Records provided: Begin

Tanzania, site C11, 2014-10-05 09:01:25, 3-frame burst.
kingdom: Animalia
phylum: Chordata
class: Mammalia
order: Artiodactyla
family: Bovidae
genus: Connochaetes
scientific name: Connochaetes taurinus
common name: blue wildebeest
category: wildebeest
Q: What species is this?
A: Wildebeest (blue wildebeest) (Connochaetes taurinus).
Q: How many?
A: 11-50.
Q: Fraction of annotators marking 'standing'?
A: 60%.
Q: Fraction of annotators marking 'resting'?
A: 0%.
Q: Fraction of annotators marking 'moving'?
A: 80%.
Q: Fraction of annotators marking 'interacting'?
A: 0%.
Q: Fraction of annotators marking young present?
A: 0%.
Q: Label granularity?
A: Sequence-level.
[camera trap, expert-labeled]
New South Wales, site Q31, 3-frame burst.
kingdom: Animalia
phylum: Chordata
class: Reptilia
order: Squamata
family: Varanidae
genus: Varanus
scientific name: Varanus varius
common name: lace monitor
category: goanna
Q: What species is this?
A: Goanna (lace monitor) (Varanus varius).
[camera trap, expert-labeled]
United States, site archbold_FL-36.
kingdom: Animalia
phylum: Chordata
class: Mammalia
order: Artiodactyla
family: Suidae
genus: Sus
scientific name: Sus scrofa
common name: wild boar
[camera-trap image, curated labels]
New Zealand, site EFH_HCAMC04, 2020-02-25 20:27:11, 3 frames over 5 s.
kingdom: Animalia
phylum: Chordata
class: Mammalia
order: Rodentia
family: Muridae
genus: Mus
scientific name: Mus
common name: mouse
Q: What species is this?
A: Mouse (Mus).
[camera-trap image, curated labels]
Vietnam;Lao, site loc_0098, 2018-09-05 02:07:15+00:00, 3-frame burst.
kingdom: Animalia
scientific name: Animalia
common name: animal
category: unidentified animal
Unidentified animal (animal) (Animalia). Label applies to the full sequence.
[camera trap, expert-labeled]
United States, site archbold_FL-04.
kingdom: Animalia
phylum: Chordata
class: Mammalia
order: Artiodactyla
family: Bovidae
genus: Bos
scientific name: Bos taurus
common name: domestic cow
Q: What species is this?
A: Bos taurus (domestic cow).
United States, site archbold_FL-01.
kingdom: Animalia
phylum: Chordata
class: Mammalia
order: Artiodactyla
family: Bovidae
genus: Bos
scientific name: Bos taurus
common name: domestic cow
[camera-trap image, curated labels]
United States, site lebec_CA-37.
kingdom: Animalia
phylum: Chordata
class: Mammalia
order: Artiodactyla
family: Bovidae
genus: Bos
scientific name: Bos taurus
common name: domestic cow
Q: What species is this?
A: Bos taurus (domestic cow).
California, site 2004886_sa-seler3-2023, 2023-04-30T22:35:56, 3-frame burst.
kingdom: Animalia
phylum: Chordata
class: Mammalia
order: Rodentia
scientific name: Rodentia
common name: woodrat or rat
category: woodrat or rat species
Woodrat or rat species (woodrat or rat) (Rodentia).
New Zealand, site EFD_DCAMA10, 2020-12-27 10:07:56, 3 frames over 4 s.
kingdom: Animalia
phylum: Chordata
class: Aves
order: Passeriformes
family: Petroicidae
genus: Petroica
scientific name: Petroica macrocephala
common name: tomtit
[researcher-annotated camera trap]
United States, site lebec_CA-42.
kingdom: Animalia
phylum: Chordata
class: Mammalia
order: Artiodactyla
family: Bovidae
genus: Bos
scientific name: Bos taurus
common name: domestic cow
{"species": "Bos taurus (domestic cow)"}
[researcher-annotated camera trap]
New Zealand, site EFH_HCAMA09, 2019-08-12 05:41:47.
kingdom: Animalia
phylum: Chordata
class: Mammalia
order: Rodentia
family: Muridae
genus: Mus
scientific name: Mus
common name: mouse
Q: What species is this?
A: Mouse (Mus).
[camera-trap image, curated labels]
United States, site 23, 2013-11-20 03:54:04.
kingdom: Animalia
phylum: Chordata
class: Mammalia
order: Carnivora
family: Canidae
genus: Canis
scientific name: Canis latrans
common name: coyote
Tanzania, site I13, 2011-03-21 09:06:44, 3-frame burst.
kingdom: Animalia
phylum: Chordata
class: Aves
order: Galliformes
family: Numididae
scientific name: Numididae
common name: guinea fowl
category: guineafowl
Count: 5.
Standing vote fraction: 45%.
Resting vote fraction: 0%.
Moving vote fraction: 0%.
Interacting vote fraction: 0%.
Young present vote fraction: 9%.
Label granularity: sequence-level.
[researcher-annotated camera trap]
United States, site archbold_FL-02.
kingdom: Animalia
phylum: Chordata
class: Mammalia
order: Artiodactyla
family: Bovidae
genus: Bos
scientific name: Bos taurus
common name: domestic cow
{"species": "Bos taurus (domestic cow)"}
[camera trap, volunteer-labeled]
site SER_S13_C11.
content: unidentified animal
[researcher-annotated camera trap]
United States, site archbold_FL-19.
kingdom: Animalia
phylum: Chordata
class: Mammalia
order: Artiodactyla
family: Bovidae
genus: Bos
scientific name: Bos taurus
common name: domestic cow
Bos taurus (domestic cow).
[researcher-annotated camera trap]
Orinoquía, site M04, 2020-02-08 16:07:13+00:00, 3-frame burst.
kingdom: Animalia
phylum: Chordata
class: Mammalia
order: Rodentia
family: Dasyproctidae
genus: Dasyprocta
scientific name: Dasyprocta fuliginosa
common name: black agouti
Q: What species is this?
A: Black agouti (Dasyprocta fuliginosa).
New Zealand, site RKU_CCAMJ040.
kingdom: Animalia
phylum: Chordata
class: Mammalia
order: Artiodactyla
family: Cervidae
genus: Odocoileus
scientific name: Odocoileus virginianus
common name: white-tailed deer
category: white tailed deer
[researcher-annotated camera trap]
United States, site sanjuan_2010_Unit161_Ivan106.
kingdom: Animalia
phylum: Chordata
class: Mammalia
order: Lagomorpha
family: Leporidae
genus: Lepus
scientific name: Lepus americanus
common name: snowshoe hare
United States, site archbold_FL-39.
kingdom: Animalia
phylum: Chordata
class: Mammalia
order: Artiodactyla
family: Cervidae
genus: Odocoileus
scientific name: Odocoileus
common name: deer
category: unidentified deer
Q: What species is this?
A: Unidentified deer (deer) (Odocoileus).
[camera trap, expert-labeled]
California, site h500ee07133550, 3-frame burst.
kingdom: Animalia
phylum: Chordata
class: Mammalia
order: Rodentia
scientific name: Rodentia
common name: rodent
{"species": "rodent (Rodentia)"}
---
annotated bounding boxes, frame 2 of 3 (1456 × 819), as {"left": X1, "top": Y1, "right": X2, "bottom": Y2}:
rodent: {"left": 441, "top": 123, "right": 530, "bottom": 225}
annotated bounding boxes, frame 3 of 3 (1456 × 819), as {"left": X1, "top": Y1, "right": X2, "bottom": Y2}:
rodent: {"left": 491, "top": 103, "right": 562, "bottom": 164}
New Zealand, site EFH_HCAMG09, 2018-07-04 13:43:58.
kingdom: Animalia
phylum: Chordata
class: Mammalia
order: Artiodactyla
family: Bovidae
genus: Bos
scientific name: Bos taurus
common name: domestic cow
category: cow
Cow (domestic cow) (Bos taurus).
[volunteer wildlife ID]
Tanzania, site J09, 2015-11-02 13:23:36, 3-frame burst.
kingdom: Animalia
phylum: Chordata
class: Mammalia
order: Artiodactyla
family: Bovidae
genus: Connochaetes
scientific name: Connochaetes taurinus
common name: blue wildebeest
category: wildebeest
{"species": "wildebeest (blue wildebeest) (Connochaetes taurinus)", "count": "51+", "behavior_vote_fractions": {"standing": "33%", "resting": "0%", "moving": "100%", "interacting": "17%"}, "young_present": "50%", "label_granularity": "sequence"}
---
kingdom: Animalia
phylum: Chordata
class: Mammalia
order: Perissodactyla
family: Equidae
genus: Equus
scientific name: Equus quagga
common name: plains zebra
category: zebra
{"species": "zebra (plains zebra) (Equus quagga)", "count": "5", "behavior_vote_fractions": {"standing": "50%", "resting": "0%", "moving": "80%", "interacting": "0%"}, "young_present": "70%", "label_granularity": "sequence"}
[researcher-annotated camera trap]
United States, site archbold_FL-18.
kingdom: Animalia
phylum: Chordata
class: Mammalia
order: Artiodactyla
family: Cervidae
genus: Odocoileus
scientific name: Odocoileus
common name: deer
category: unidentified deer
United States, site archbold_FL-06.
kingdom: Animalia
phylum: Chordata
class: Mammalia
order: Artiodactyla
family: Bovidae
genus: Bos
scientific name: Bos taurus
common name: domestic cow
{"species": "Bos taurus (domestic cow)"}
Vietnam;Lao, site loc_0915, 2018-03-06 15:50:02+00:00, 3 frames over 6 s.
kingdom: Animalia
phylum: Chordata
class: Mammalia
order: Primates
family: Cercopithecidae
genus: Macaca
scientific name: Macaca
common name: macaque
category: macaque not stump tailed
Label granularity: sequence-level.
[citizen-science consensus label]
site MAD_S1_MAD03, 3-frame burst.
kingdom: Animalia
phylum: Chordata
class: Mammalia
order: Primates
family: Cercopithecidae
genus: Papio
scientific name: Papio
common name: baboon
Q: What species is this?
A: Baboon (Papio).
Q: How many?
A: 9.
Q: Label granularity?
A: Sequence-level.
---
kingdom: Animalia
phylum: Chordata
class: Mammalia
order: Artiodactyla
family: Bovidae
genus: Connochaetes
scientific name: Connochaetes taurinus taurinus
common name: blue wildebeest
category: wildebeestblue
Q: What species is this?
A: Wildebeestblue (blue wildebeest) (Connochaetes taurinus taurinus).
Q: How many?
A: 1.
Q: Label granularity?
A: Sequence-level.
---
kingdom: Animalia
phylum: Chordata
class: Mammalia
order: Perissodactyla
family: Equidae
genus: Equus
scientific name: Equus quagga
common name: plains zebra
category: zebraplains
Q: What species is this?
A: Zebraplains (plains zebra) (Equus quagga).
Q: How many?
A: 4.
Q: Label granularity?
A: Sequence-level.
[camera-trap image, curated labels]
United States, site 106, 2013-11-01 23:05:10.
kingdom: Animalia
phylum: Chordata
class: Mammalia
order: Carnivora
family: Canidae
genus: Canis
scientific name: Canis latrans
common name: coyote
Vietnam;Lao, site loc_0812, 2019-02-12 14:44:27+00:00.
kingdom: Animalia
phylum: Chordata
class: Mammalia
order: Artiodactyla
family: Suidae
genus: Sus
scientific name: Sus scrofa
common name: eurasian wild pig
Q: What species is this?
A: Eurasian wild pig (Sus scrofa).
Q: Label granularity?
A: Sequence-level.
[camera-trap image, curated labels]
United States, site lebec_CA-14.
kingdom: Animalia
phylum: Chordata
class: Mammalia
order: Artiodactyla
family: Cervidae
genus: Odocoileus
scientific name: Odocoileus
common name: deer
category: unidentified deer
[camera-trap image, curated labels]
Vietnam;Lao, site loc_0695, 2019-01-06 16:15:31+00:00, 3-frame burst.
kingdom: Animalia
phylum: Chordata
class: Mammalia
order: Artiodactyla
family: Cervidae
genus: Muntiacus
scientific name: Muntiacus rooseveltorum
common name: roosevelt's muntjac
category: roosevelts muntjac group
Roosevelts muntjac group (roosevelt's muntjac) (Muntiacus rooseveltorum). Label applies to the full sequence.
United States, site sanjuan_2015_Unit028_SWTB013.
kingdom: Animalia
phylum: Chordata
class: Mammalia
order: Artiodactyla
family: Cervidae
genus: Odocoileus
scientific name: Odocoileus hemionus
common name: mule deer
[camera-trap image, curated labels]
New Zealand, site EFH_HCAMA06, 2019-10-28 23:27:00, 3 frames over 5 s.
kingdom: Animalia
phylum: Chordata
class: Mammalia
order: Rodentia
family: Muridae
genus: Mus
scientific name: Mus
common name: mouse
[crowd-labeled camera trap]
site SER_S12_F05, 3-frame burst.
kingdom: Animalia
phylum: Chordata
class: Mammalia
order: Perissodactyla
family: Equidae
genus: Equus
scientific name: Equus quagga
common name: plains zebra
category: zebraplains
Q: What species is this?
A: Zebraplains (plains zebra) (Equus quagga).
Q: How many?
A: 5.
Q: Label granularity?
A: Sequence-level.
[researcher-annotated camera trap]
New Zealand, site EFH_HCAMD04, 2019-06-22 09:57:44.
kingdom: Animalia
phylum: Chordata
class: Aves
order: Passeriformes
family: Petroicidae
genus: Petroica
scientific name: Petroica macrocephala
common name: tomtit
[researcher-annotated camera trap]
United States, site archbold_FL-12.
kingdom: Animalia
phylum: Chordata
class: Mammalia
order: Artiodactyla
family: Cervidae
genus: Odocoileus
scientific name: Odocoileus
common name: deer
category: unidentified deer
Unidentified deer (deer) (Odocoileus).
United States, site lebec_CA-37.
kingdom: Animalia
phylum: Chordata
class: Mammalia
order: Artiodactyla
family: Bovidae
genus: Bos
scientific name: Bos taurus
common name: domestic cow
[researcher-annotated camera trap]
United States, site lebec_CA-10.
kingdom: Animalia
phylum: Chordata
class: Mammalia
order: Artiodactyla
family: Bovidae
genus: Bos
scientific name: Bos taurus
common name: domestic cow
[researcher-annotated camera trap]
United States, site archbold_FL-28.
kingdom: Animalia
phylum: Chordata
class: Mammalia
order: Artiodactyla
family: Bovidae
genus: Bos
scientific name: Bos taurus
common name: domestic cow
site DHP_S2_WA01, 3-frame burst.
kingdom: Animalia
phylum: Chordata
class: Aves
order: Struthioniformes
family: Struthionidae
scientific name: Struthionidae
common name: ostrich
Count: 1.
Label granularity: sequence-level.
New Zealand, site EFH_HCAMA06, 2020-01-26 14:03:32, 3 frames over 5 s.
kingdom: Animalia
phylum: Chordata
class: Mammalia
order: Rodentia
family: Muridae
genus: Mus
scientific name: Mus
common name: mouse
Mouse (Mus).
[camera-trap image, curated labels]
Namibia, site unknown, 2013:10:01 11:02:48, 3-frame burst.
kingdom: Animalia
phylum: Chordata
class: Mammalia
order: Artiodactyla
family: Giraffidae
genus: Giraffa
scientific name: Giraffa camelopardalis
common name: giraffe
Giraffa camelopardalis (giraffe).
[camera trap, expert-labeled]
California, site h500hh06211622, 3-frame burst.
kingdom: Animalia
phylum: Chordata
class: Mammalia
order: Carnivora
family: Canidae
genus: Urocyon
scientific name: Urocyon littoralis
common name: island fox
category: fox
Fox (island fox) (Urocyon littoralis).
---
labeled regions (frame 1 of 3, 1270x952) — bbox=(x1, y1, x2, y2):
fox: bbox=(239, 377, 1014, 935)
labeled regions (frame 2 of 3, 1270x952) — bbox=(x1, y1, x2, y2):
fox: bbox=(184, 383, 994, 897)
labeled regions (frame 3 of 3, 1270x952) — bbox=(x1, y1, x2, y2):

Records provided: End

◆ Work to complete
Beginning with the line that has "California, site h500ee07133550, 3-frame" and ending with the line that has "genus: Macaca", set down the lines above exactly and include no others.

◆ Written solution
California, site h500ee07133550, 3-frame burst.
kingdom: Animalia
phylum: Chordata
class: Mammalia
order: Rodentia
scientific name: Rodentia
common name: rodent
{"species": "rodent (Rodentia)"}
---
annotated bounding boxes, frame 2 of 3 (1456 × 819), as {"left": X1, "top": Y1, "right": X2, "bottom": Y2}:
rodent: {"left": 441, "top": 123, "right": 530, "bottom": 225}
annotated bounding boxes, frame 3 of 3 (1456 × 819), as {"left": X1, "top": Y1, "right": X2, "bottom": Y2}:
rodent: {"left": 491, "top": 103, "right": 562, "bottom": 164}
New Zealand, site EFH_HCAMG09, 2018-07-04 13:43:58.
kingdom: Animalia
phylum: Chordata
class: Mammalia
order: Artiodactyla
family: Bovidae
genus: Bos
scientific name: Bos taurus
common name: domestic cow
category: cow
Cow (domestic cow) (Bos taurus).
[volunteer wildlife ID]
Tanzania, site J09, 2015-11-02 13:23:36, 3-frame burst.
kingdom: Animalia
phylum: Chordata
class: Mammalia
order: Artiodactyla
family: Bovidae
genus: Connochaetes
scientific name: Connochaetes taurinus
common name: blue wildebeest
category: wildebeest
{"species": "wildebeest (blue wildebeest) (Connochaetes taurinus)", "count": "51+", "behavior_vote_fractions": {"standing": "33%", "resting": "0%", "moving": "100%", "interacting": "17%"}, "young_present": "50%", "label_granularity": "sequence"}
---
kingdom: Animalia
phylum: Chordata
class: Mammalia
order: Perissodactyla
family: Equidae
genus: Equus
scientific name: Equus quagga
common name: plains zebra
category: zebra
{"species": "zebra (plains zebra) (Equus quagga)", "count": "5", "behavior_vote_fractions": {"standing": "50%", "resting": "0%", "moving": "80%", "interacting": "0%"}, "young_present": "70%", "label_granularity": "sequence"}
[researcher-annotated camera trap]
United States, site archbold_FL-18.
kingdom: Animalia
phylum: Chordata
class: Mammalia
order: Artiodactyla
family: Cervidae
genus: Odocoileus
scientific name: Odocoileus
common name: deer
category: unidentified deer
United States, site archbold_FL-06.
kingdom: Animalia
phylum: Chordata
class: Mammalia
order: Artiodactyla
family: Bovidae
genus: Bos
scientific name: Bos taurus
common name: domestic cow
{"species": "Bos taurus (domestic cow)"}
Vietnam;Lao, site loc_0915, 2018-03-06 15:50:02+00:00, 3 frames over 6 s.
kingdom: Animalia
phylum: Chordata
class: Mammalia
order: Primates
family: Cercopithecidae
genus: Macaca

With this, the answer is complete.